I have seen people argue that this person shouldn’t receive any kind of punishment because their intent was to “be funny”, rather than explicitly to mock or shame these people. But jokes at the expense of others who do not give their consent to be the punchline of said jokes aren’t given a blanket pass. This isn’t some comedy act where everyone is in on the joke – it’s just pointing at someone and expecting your audience to laugh at them, not with them.

I have seen people argue that the people depicted in these pictures signed waivers that gave their consent to be photographed or videotaped, and therefore this whole thing is okay. Except they signed waivers that gave their consent for their image to be used for promotional purposes by the organizers of the event, not blanket permission for anyone with a camera to capture them in an unflattering light and use it to publicly mock them.

I have seen people argue that this whole thing is somehow okay because of “free speech”, which is always the go-to excuse of someone looking for license to be an asshole. Free speech is a legal concept that protects individuals from prosecution by the government for what they say, and has no bearing on the rights of private company to exclude someone they deem to be a negative influence from their private events. The concept of “free speech” is so incredibly twisted by the modern internet bully culture that it’s absurd. Yes, you can say what you want, but you aren’t protected from the repercussions of it. Free speech isn’t a shield from responsibility for your actions.

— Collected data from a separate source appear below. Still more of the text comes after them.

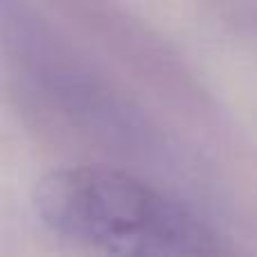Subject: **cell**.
<instances>
[{"instance_id":"6da1fadb","label":"cell","mask_w":257,"mask_h":257,"mask_svg":"<svg viewBox=\"0 0 257 257\" xmlns=\"http://www.w3.org/2000/svg\"><path fill=\"white\" fill-rule=\"evenodd\" d=\"M32 205L52 235L102 253L151 257L228 253L219 230L190 205L111 167L54 169L34 185Z\"/></svg>"}]
</instances>
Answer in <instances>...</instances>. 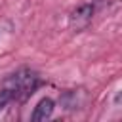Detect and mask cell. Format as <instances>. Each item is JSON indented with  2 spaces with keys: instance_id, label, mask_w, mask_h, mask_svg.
Returning a JSON list of instances; mask_svg holds the SVG:
<instances>
[{
  "instance_id": "6da1fadb",
  "label": "cell",
  "mask_w": 122,
  "mask_h": 122,
  "mask_svg": "<svg viewBox=\"0 0 122 122\" xmlns=\"http://www.w3.org/2000/svg\"><path fill=\"white\" fill-rule=\"evenodd\" d=\"M40 86V78L30 72V71H19L13 76H10L6 80V88H10L13 92V99L17 97L19 101H25L30 93H34V90Z\"/></svg>"
},
{
  "instance_id": "7a4b0ae2",
  "label": "cell",
  "mask_w": 122,
  "mask_h": 122,
  "mask_svg": "<svg viewBox=\"0 0 122 122\" xmlns=\"http://www.w3.org/2000/svg\"><path fill=\"white\" fill-rule=\"evenodd\" d=\"M53 112V101L50 97L42 99L36 107H34V112H32V122H42L46 118H50Z\"/></svg>"
},
{
  "instance_id": "3957f363",
  "label": "cell",
  "mask_w": 122,
  "mask_h": 122,
  "mask_svg": "<svg viewBox=\"0 0 122 122\" xmlns=\"http://www.w3.org/2000/svg\"><path fill=\"white\" fill-rule=\"evenodd\" d=\"M92 15H93V6L92 4H86V6H80L78 10H74L72 15H71V19L72 21H82V25H86L92 19Z\"/></svg>"
},
{
  "instance_id": "277c9868",
  "label": "cell",
  "mask_w": 122,
  "mask_h": 122,
  "mask_svg": "<svg viewBox=\"0 0 122 122\" xmlns=\"http://www.w3.org/2000/svg\"><path fill=\"white\" fill-rule=\"evenodd\" d=\"M11 99H13V92H11L10 88H4V90L0 92V111H2Z\"/></svg>"
}]
</instances>
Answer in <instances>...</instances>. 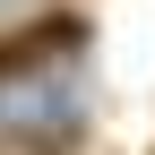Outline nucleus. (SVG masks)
Returning a JSON list of instances; mask_svg holds the SVG:
<instances>
[{"label":"nucleus","mask_w":155,"mask_h":155,"mask_svg":"<svg viewBox=\"0 0 155 155\" xmlns=\"http://www.w3.org/2000/svg\"><path fill=\"white\" fill-rule=\"evenodd\" d=\"M86 35L95 26L78 9H43V17H26V26H9V35H0V86L52 69V61H69V52H86Z\"/></svg>","instance_id":"f257e3e1"}]
</instances>
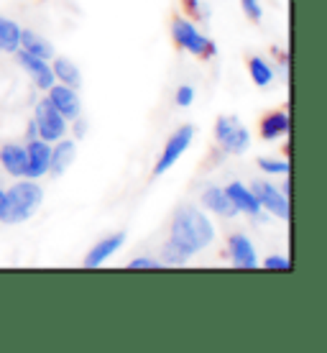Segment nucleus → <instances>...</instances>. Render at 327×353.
I'll list each match as a JSON object with an SVG mask.
<instances>
[{"label":"nucleus","instance_id":"1a4fd4ad","mask_svg":"<svg viewBox=\"0 0 327 353\" xmlns=\"http://www.w3.org/2000/svg\"><path fill=\"white\" fill-rule=\"evenodd\" d=\"M49 161H52V146L44 139H31L26 146V176L28 179H39V176L49 174Z\"/></svg>","mask_w":327,"mask_h":353},{"label":"nucleus","instance_id":"9d476101","mask_svg":"<svg viewBox=\"0 0 327 353\" xmlns=\"http://www.w3.org/2000/svg\"><path fill=\"white\" fill-rule=\"evenodd\" d=\"M16 59L18 64L23 67V70L31 74V80H34V85L39 90H49L54 85V72H52V64L46 62V59H41V57H34V54L23 52V49H18L16 52Z\"/></svg>","mask_w":327,"mask_h":353},{"label":"nucleus","instance_id":"aec40b11","mask_svg":"<svg viewBox=\"0 0 327 353\" xmlns=\"http://www.w3.org/2000/svg\"><path fill=\"white\" fill-rule=\"evenodd\" d=\"M18 44H21V26H18L16 21L0 16V49L16 54Z\"/></svg>","mask_w":327,"mask_h":353},{"label":"nucleus","instance_id":"0eeeda50","mask_svg":"<svg viewBox=\"0 0 327 353\" xmlns=\"http://www.w3.org/2000/svg\"><path fill=\"white\" fill-rule=\"evenodd\" d=\"M251 190L256 194L261 210L271 212V215L282 218V221H289V200H286V194L279 187L268 185V182H253Z\"/></svg>","mask_w":327,"mask_h":353},{"label":"nucleus","instance_id":"7c9ffc66","mask_svg":"<svg viewBox=\"0 0 327 353\" xmlns=\"http://www.w3.org/2000/svg\"><path fill=\"white\" fill-rule=\"evenodd\" d=\"M31 139H36V125L34 123H28V141H31Z\"/></svg>","mask_w":327,"mask_h":353},{"label":"nucleus","instance_id":"423d86ee","mask_svg":"<svg viewBox=\"0 0 327 353\" xmlns=\"http://www.w3.org/2000/svg\"><path fill=\"white\" fill-rule=\"evenodd\" d=\"M192 139H195V128H192V125H182L177 133H171L167 146H164V151H161L159 161H156V167H154V174L161 176L164 172H169V169L174 167V164L179 161V157L189 149Z\"/></svg>","mask_w":327,"mask_h":353},{"label":"nucleus","instance_id":"f257e3e1","mask_svg":"<svg viewBox=\"0 0 327 353\" xmlns=\"http://www.w3.org/2000/svg\"><path fill=\"white\" fill-rule=\"evenodd\" d=\"M171 241L179 243L192 256L215 241V225L197 208H182L171 218Z\"/></svg>","mask_w":327,"mask_h":353},{"label":"nucleus","instance_id":"dca6fc26","mask_svg":"<svg viewBox=\"0 0 327 353\" xmlns=\"http://www.w3.org/2000/svg\"><path fill=\"white\" fill-rule=\"evenodd\" d=\"M202 203L207 210L218 212V215H222V218H235V215H238V210L233 208L228 192H225L222 187H207V190L202 192Z\"/></svg>","mask_w":327,"mask_h":353},{"label":"nucleus","instance_id":"f8f14e48","mask_svg":"<svg viewBox=\"0 0 327 353\" xmlns=\"http://www.w3.org/2000/svg\"><path fill=\"white\" fill-rule=\"evenodd\" d=\"M225 192H228L230 203H233V208L238 212H246V215H251V218H256V215H261V205H258L256 194H253V190H248L246 185H240V182H230L228 187H225Z\"/></svg>","mask_w":327,"mask_h":353},{"label":"nucleus","instance_id":"6ab92c4d","mask_svg":"<svg viewBox=\"0 0 327 353\" xmlns=\"http://www.w3.org/2000/svg\"><path fill=\"white\" fill-rule=\"evenodd\" d=\"M52 72H54V80H59L62 85H67V88H80V67L72 62V59H67V57H56L52 64Z\"/></svg>","mask_w":327,"mask_h":353},{"label":"nucleus","instance_id":"c756f323","mask_svg":"<svg viewBox=\"0 0 327 353\" xmlns=\"http://www.w3.org/2000/svg\"><path fill=\"white\" fill-rule=\"evenodd\" d=\"M74 136H77V139H80V136H85V123H80V121L74 123Z\"/></svg>","mask_w":327,"mask_h":353},{"label":"nucleus","instance_id":"f03ea898","mask_svg":"<svg viewBox=\"0 0 327 353\" xmlns=\"http://www.w3.org/2000/svg\"><path fill=\"white\" fill-rule=\"evenodd\" d=\"M44 200L41 187L36 185V179L18 182L6 192V218L3 223H23L36 212V208Z\"/></svg>","mask_w":327,"mask_h":353},{"label":"nucleus","instance_id":"bb28decb","mask_svg":"<svg viewBox=\"0 0 327 353\" xmlns=\"http://www.w3.org/2000/svg\"><path fill=\"white\" fill-rule=\"evenodd\" d=\"M128 266H131V269H159L161 261H156V259H149V256H141V259H133Z\"/></svg>","mask_w":327,"mask_h":353},{"label":"nucleus","instance_id":"6e6552de","mask_svg":"<svg viewBox=\"0 0 327 353\" xmlns=\"http://www.w3.org/2000/svg\"><path fill=\"white\" fill-rule=\"evenodd\" d=\"M46 100L64 115V121H77V118H80L82 103L74 88H67L62 82H59V85L54 82L52 88H49V97H46Z\"/></svg>","mask_w":327,"mask_h":353},{"label":"nucleus","instance_id":"39448f33","mask_svg":"<svg viewBox=\"0 0 327 353\" xmlns=\"http://www.w3.org/2000/svg\"><path fill=\"white\" fill-rule=\"evenodd\" d=\"M34 125H36V136L49 143L59 141L64 133H67V121H64V115L59 113L49 100H41V103L36 105Z\"/></svg>","mask_w":327,"mask_h":353},{"label":"nucleus","instance_id":"4be33fe9","mask_svg":"<svg viewBox=\"0 0 327 353\" xmlns=\"http://www.w3.org/2000/svg\"><path fill=\"white\" fill-rule=\"evenodd\" d=\"M187 259H189V254H187L179 243H174L171 239H169L167 243H164V248H161V264L179 266V264H184Z\"/></svg>","mask_w":327,"mask_h":353},{"label":"nucleus","instance_id":"393cba45","mask_svg":"<svg viewBox=\"0 0 327 353\" xmlns=\"http://www.w3.org/2000/svg\"><path fill=\"white\" fill-rule=\"evenodd\" d=\"M240 6H243V10H246V16L251 21H261V16H264L261 0H240Z\"/></svg>","mask_w":327,"mask_h":353},{"label":"nucleus","instance_id":"a211bd4d","mask_svg":"<svg viewBox=\"0 0 327 353\" xmlns=\"http://www.w3.org/2000/svg\"><path fill=\"white\" fill-rule=\"evenodd\" d=\"M18 49H23V52L34 54V57H41V59H52L54 57V46L52 41H46L44 36H39L36 31H23L21 28V44H18Z\"/></svg>","mask_w":327,"mask_h":353},{"label":"nucleus","instance_id":"c85d7f7f","mask_svg":"<svg viewBox=\"0 0 327 353\" xmlns=\"http://www.w3.org/2000/svg\"><path fill=\"white\" fill-rule=\"evenodd\" d=\"M6 218V192L0 190V221Z\"/></svg>","mask_w":327,"mask_h":353},{"label":"nucleus","instance_id":"412c9836","mask_svg":"<svg viewBox=\"0 0 327 353\" xmlns=\"http://www.w3.org/2000/svg\"><path fill=\"white\" fill-rule=\"evenodd\" d=\"M248 72H251V80L256 82L258 88H268L274 82V67L266 62V59H261V57H251Z\"/></svg>","mask_w":327,"mask_h":353},{"label":"nucleus","instance_id":"ddd939ff","mask_svg":"<svg viewBox=\"0 0 327 353\" xmlns=\"http://www.w3.org/2000/svg\"><path fill=\"white\" fill-rule=\"evenodd\" d=\"M123 243H125V233H113V236L103 239L100 243H95V246L89 248V254L85 256V266H89V269L92 266H103L115 251H120Z\"/></svg>","mask_w":327,"mask_h":353},{"label":"nucleus","instance_id":"b1692460","mask_svg":"<svg viewBox=\"0 0 327 353\" xmlns=\"http://www.w3.org/2000/svg\"><path fill=\"white\" fill-rule=\"evenodd\" d=\"M264 269H274V272H289V269H292V261H289L286 256H279V254H274V256H266Z\"/></svg>","mask_w":327,"mask_h":353},{"label":"nucleus","instance_id":"9b49d317","mask_svg":"<svg viewBox=\"0 0 327 353\" xmlns=\"http://www.w3.org/2000/svg\"><path fill=\"white\" fill-rule=\"evenodd\" d=\"M228 251H230V261L238 266V269H256L258 266L256 246H253V241L248 239V236H243V233L230 236Z\"/></svg>","mask_w":327,"mask_h":353},{"label":"nucleus","instance_id":"f3484780","mask_svg":"<svg viewBox=\"0 0 327 353\" xmlns=\"http://www.w3.org/2000/svg\"><path fill=\"white\" fill-rule=\"evenodd\" d=\"M289 133V113L284 110H276V113H268L261 121V139L264 141H276Z\"/></svg>","mask_w":327,"mask_h":353},{"label":"nucleus","instance_id":"2eb2a0df","mask_svg":"<svg viewBox=\"0 0 327 353\" xmlns=\"http://www.w3.org/2000/svg\"><path fill=\"white\" fill-rule=\"evenodd\" d=\"M56 146H52V161H49V172H54V174H62V172H67L70 169V164L74 161V157H77V146H74V141H70V139H59V141H54Z\"/></svg>","mask_w":327,"mask_h":353},{"label":"nucleus","instance_id":"20e7f679","mask_svg":"<svg viewBox=\"0 0 327 353\" xmlns=\"http://www.w3.org/2000/svg\"><path fill=\"white\" fill-rule=\"evenodd\" d=\"M215 139L220 141V146L228 154H246L248 143H251V133H248V128L240 125L238 118L220 115L218 123H215Z\"/></svg>","mask_w":327,"mask_h":353},{"label":"nucleus","instance_id":"4468645a","mask_svg":"<svg viewBox=\"0 0 327 353\" xmlns=\"http://www.w3.org/2000/svg\"><path fill=\"white\" fill-rule=\"evenodd\" d=\"M0 164L10 176H26V146L21 143H6L0 149Z\"/></svg>","mask_w":327,"mask_h":353},{"label":"nucleus","instance_id":"cd10ccee","mask_svg":"<svg viewBox=\"0 0 327 353\" xmlns=\"http://www.w3.org/2000/svg\"><path fill=\"white\" fill-rule=\"evenodd\" d=\"M184 6H187V10H189V13H195V16H204V10L200 8V6H202L200 0H184Z\"/></svg>","mask_w":327,"mask_h":353},{"label":"nucleus","instance_id":"7ed1b4c3","mask_svg":"<svg viewBox=\"0 0 327 353\" xmlns=\"http://www.w3.org/2000/svg\"><path fill=\"white\" fill-rule=\"evenodd\" d=\"M171 36H174L177 46H182V49H187V52H192L195 57H215V52H218L215 41H210L207 36L200 34L195 23L187 21V18H174V23H171Z\"/></svg>","mask_w":327,"mask_h":353},{"label":"nucleus","instance_id":"a878e982","mask_svg":"<svg viewBox=\"0 0 327 353\" xmlns=\"http://www.w3.org/2000/svg\"><path fill=\"white\" fill-rule=\"evenodd\" d=\"M177 105L179 108H187V105H192V100H195V88H189V85H182V88L177 90Z\"/></svg>","mask_w":327,"mask_h":353},{"label":"nucleus","instance_id":"5701e85b","mask_svg":"<svg viewBox=\"0 0 327 353\" xmlns=\"http://www.w3.org/2000/svg\"><path fill=\"white\" fill-rule=\"evenodd\" d=\"M258 167L268 174H289V161L282 159H258Z\"/></svg>","mask_w":327,"mask_h":353}]
</instances>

I have seen people argue that this whole thing is somehow truly a crusade against exposed butts and is thus a noble endeavour. Because, you know, publicly mocking people has always proven to be the best way to effect change in them, and can’t possibly have any negative repercussions. What all these people needed was just for someone to finally try to shame them, because there’s no way that had happened before.

Here’s the thing. I was a fat kid growing up. I know the kind of treatment that many overweight people deal with. I was mercilessly mocked by other kids in school. My own brother told me that I would never get a girlfriend. Even to this day, I habitually tug on my shirts to keep them from hanging unflatteringly over my body. That feeling is something that never goes away – the sense that everything just fits wrong on you, and feeling like you’re never truly comfortable in your own skin. Public shaming was hardly a new and novel experience. It was often just what I felt from *being* in public. It certainly wasn’t going to be the catalyst for some sort of change in my behavior. And I’m sure my ass hung out of my pants from time to time.

Want to change the way people dress at Magic tournaments? Be a good example. I’ve made a point since I started playing again to always dress up for tournaments, and you know what? I’ve seen people emulating that. “Be the change you want to see in the world”, as they saying goes – not “Be the asshole who makes fun of other people because they aren’t how you want them to be.”

I also think it’s important to point out that this whole situation would be very different if someone were posting unflattering pictures of, say, me, or LSV, or any other pro player from a tournament. Catch me scratching my ass or picking my nose? Feel free to post it. Hell, make an entire Tumblr devoted to it, and I won’t care. There’s a big difference between a public figure, who has the expectation that they will be in the spotlight, and the average tournament attendee. Once you’ve put yourself in a position to expect public attention and scrutiny, there are different expectations about your privacy, and you have to develop a much thicker skin. I’ve read all kinds of horrible things about me on the internet, and that’s fine, because I chose to be in the position I’m in.

It really just boils down to this – don’t be a dick. Try to have some empathy and realize that other people are human beings and not just props to be used as the punchline for your jokes. If you can’t do that – just that –  then I sure as hell don’t want you at any tournament that I’m playing in, and WotC shouldn’t either.